▶ TASK
Your job is to set down the listing again exactly as it stands.

=== Section Start ===

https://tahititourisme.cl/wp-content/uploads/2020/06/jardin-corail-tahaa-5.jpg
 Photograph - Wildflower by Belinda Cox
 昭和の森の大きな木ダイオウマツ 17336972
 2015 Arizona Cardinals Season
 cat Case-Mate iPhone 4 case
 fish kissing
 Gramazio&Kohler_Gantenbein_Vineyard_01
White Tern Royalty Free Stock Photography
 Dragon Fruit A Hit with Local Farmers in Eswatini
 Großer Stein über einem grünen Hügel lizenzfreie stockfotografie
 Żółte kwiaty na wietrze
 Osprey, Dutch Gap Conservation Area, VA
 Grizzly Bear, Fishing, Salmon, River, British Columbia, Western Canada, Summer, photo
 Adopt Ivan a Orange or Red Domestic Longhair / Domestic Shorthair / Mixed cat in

=== Section End ===

▶ RESULT
https://tahititourisme.cl/wp-content/uploads/2020/06/jardin-corail-tahaa-5.jpg
 Photograph - Wildflower by Belinda Cox
 昭和の森の大きな木ダイオウマツ 17336972
 2015 Arizona Cardinals Season
 cat Case-Mate iPhone 4 case
 fish kissing
 Gramazio&Kohler_Gantenbein_Vineyard_01
White Tern Royalty Free Stock Photography
 Dragon Fruit A Hit with Local Farmers in Eswatini
 Großer Stein über einem grünen Hügel lizenzfreie stockfotografie
 Żółte kwiaty na wietrze
 Osprey, Dutch Gap Conservation Area, VA
 Grizzly Bear, Fishing, Salmon, River, British Columbia, Western Canada, Summer, photo
 Adopt Ivan a Orange or Red Domestic Longhair / Domestic Shorthair / Mixed cat in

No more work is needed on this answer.